Your task - Pick up the essay on not respecting beliefs where it stops and keep writing it.

BEGIN Text section

I wish to put, in simple terms, why it is that I “do not respect” beliefs, and what exactly that means.

It is a BOLD claim.  It is much harder to say than “I am gay,” or “I am an atheist.”  I do not respect beliefs.  Please allow me to clarify.

(1) I am referring specifically to supernatural beliefs held as truth.  Please see my post about the word “believe.” I am not referring to values, but actual beliefs, truths without evidence, faith.

(2) This does not mean that I do not respect believers.  This is an important distinction.  My lack of respect is only for those ideas called beliefs, not the people who hold them.

(3) This also does not mean I do not respect the right to believe.  Indeed, freedom of thought is at the core of my argument.  People are not only welcome, but entitled and encouraged to have any ideas they want.  The question I pose is whether all of those ideas deserve the same respect.

(4) My intent is an intellectual challenge.  My argument is that a belief is an idea just like any other idea.  It should be held to the same intellectual scrutiny.  It must be able to demonstrate the same evidence and support as any other idea one might consider and is entitled to no extra protection or respect.  Being shared by a majority of the population does not add to the merit of the claim.

(5) My resistance is a system of privilege that protects beliefs.  This system entitles an individual to say, “These are my beliefs and you must respect them,” and to feel personally attacked if that demand is not heeded.  This privilege is quite strong and largely unchallenged in our society, which is why I take such a risk in saying what I say.

END Text section
BEGIN Supplied records

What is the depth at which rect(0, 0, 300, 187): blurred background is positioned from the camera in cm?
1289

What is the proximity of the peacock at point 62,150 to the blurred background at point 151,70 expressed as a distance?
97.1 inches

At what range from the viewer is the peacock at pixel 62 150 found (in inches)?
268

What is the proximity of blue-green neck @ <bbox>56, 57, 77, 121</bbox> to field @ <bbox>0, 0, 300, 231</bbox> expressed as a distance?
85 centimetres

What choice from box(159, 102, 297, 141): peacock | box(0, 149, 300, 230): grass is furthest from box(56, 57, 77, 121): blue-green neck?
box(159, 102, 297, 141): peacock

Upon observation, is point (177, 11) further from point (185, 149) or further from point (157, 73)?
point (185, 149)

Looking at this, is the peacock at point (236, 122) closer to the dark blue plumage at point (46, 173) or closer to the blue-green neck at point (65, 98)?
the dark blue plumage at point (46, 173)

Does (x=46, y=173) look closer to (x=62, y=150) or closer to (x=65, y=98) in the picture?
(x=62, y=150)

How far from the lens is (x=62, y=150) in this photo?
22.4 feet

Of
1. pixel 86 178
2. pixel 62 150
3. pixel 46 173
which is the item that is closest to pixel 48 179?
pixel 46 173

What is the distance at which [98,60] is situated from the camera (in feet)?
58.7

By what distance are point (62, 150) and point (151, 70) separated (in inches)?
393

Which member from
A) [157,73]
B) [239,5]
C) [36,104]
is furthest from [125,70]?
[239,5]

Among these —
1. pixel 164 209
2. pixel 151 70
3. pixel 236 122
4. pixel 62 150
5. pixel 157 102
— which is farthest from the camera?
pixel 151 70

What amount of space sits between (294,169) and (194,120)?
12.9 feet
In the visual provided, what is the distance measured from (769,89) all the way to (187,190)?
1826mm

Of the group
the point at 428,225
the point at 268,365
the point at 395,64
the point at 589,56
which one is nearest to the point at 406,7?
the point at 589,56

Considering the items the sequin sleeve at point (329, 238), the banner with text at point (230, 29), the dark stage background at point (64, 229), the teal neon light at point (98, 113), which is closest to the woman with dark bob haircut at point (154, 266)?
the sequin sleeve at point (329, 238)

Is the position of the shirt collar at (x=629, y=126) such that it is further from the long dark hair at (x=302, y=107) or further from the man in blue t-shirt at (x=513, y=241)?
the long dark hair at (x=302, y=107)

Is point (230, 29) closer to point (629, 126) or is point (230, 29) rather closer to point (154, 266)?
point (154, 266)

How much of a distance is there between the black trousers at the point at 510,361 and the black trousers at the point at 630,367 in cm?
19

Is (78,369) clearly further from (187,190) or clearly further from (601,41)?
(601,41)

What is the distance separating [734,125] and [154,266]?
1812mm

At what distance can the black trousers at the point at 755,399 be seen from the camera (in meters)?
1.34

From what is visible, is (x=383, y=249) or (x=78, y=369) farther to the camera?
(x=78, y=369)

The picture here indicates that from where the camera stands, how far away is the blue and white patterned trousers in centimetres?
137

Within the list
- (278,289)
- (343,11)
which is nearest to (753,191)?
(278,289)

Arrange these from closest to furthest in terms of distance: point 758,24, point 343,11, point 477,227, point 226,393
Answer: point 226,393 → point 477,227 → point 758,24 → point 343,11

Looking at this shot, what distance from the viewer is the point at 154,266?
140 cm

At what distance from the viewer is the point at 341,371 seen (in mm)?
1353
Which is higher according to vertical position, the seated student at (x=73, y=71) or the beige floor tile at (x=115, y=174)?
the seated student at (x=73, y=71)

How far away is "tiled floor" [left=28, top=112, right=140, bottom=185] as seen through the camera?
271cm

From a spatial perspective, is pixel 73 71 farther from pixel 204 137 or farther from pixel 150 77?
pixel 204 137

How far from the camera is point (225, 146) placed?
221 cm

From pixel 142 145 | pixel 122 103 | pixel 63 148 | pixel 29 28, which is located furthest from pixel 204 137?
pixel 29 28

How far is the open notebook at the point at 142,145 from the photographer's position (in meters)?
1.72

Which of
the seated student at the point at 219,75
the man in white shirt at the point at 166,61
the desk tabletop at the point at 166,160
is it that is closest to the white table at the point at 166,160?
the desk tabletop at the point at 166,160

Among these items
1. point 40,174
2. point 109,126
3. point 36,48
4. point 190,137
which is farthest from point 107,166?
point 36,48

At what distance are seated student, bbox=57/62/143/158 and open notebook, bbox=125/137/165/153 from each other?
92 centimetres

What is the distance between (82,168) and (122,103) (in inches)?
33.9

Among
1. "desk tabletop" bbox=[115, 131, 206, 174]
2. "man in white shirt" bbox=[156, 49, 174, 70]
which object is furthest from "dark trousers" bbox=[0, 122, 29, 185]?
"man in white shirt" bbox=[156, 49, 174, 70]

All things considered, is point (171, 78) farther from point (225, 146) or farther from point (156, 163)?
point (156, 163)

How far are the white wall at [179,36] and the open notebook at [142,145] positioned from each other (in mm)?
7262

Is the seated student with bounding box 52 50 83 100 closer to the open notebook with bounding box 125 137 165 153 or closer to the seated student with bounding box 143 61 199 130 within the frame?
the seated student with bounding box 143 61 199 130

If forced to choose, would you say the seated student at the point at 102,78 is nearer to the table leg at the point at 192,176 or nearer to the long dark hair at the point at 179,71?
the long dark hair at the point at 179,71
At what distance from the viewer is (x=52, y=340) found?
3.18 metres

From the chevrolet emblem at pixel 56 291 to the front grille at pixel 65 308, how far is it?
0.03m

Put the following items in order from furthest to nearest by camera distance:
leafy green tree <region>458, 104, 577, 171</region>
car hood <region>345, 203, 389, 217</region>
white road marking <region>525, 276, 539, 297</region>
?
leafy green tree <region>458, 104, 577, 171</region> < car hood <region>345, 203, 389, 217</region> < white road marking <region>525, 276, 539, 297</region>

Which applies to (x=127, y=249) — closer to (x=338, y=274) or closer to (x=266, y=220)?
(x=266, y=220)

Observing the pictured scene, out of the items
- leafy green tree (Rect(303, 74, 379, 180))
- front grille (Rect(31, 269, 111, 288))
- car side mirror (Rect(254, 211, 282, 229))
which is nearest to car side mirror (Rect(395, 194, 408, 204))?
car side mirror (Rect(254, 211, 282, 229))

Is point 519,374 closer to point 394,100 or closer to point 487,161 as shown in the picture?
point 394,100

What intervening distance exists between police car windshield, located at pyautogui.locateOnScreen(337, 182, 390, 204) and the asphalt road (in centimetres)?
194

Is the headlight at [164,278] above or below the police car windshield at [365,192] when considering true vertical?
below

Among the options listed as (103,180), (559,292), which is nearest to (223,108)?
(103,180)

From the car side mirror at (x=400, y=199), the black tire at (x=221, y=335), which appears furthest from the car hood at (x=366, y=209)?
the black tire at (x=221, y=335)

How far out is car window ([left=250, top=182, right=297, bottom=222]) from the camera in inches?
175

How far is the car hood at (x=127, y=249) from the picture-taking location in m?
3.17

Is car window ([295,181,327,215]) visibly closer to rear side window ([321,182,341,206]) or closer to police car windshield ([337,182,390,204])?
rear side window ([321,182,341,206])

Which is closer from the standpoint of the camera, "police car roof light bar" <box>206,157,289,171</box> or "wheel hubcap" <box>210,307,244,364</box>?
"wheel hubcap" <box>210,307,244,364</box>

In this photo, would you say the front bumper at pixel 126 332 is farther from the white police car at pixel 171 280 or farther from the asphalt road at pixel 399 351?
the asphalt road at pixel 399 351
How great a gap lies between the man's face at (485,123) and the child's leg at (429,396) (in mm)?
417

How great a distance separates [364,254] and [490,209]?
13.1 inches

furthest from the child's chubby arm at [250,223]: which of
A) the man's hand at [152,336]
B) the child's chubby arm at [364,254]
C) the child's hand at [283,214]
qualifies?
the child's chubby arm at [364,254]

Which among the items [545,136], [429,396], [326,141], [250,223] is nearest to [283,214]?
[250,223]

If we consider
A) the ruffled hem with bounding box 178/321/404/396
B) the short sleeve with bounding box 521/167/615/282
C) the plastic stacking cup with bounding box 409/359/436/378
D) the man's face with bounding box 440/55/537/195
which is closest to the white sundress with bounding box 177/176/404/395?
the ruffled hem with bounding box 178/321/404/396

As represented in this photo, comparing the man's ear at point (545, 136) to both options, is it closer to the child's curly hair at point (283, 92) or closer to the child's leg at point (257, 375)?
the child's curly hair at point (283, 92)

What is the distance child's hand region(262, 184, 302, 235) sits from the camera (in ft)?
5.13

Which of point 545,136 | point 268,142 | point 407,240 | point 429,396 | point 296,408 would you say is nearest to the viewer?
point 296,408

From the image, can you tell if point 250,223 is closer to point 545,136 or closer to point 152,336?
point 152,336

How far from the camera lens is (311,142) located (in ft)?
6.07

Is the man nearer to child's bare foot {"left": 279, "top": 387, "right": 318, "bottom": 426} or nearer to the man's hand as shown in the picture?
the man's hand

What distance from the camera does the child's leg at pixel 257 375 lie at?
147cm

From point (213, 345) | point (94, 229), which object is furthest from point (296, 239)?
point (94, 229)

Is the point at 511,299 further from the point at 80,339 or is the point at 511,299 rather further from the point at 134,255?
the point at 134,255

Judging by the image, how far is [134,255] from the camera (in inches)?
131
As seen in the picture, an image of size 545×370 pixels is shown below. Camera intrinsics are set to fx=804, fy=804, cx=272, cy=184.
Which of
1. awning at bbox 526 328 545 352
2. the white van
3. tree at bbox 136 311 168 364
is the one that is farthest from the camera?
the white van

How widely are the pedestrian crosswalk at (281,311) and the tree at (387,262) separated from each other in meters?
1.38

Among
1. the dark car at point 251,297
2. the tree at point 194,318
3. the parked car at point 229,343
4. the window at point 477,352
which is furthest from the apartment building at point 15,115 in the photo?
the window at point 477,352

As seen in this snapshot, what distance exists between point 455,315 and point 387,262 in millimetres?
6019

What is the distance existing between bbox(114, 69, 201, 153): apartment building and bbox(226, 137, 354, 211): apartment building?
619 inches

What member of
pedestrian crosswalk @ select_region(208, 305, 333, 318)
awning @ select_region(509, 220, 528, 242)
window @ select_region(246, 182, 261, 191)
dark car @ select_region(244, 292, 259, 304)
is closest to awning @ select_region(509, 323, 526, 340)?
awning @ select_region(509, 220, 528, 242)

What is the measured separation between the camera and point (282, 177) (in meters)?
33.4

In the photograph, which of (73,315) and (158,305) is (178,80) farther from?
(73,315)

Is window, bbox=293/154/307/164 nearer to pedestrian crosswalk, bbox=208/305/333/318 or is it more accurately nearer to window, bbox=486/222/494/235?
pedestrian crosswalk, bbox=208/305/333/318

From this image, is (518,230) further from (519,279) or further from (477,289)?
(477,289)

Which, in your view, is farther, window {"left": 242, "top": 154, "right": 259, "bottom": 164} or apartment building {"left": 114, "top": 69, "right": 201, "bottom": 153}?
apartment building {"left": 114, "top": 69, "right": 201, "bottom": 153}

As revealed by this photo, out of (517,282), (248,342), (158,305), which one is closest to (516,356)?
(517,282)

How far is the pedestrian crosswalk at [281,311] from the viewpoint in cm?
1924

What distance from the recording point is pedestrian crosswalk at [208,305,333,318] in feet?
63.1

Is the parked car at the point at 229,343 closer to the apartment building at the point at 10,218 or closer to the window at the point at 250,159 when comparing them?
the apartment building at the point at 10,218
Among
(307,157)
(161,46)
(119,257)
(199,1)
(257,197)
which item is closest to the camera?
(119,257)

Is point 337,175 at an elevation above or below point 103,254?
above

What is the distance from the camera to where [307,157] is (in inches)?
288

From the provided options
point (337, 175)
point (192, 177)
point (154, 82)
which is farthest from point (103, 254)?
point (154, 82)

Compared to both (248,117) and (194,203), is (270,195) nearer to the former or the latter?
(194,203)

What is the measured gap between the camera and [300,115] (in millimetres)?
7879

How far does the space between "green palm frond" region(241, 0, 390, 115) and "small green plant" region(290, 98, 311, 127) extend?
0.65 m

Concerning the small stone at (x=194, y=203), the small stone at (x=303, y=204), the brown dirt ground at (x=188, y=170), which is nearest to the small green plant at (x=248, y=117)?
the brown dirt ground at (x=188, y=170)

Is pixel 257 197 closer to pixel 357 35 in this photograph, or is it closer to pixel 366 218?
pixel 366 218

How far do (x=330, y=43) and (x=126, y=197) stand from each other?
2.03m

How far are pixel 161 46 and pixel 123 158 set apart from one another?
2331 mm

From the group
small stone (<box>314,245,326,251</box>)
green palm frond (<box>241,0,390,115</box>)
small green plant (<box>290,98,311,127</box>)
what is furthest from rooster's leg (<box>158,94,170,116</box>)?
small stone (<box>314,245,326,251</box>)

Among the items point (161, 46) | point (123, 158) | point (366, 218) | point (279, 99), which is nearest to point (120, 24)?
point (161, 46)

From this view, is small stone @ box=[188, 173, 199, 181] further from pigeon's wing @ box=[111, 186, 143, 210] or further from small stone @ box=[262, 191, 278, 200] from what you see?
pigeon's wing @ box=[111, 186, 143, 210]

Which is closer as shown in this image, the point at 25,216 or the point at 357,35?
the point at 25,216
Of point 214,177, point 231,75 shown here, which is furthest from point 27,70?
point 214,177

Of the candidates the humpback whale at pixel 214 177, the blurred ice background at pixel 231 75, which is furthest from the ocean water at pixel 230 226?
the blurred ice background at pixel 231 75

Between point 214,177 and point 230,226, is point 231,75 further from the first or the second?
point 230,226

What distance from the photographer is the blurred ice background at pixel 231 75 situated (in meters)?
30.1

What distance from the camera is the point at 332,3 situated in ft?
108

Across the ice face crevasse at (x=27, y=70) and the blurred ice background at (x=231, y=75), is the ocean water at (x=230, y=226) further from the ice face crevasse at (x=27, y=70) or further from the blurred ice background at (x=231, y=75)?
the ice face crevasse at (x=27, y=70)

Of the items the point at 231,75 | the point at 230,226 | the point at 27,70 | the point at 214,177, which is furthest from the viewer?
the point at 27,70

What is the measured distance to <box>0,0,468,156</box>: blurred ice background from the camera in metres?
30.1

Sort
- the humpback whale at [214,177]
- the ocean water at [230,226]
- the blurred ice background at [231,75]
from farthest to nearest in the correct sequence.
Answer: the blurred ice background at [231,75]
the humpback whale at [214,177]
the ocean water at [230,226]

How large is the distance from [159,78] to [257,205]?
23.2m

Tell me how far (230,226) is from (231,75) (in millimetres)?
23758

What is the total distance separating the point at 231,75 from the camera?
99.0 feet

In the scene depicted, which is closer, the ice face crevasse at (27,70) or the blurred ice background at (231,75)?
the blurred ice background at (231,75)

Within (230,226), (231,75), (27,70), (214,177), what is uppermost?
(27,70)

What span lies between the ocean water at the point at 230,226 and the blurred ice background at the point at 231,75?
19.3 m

END Supplied records

Answer to the exercise -
(6) My goal is to promote critical thinking.  This can only be done by challenging the privilege that protects beliefs from critical thought.  When faced with arguments against a belief, an individual might respond, “Well, I still believe.”  This is a rejection of critical thought.  Beliefs are ideas that should be considered with the same scrutiny as other ideas and rejected just as easily.

(7) Respectable ideas demand proof.  The burden of proof is upon the person who makes the claim.  Thus, “There is a God,” is not a justifiable claim merely because it can not be disproven.  That would be the opposite of critical thinking.  Otherwise, “There is a Flying Spaghetti Monster,” or “Pigs can fly,” would be just claims just as valid.

(8) “I do not respect beliefs,” may sound like a pretty sweeping generalization.  Please consider the rhetoric.  A belief, by definition, is “truth of something without proof.”  My challenge is that all ideas worth warranting demand proof.  Thus, any “belief” that could be proven would no longer be a belief; it would be a fact.  Thus, I can fairly say, “I do not respect beliefs,” without overgeneralizing, because my words are true to the scope I intend.

(9) I would further argue that there is no way to distinguish between the merit of different beliefs without using secular moral reasoning.  A belief against blood transfusions might seem harmful to most, but it has no more and no less substance than a simple belief in God.  The choice most believers might make against such a belief is a humanistic recognition that refusing blood transfusions could be dangerous.  While believing in God is not inherently physically risky, it is still deserving of the same scrutiny as refusing blood transfusions.

(10) If we are using such humanistic criteria for what we believe, why do we have beliefs at all?  I would argue that it is the humanistic, secular moral values that already guide us and the beliefs that get in our way.

(11) There are many social problems in our society that we need to address.  While many see progress in changing beliefs, my point of view takes ten steps back from that.  If we did not respect beliefs, then there would be no need to change what others believe.  I see it as a question of the intellectual standard of society.  Do we entertain truths without evidence? I say that we should not.  We should hold all ideas, however personal or widely-held, to the same level of scrutiny.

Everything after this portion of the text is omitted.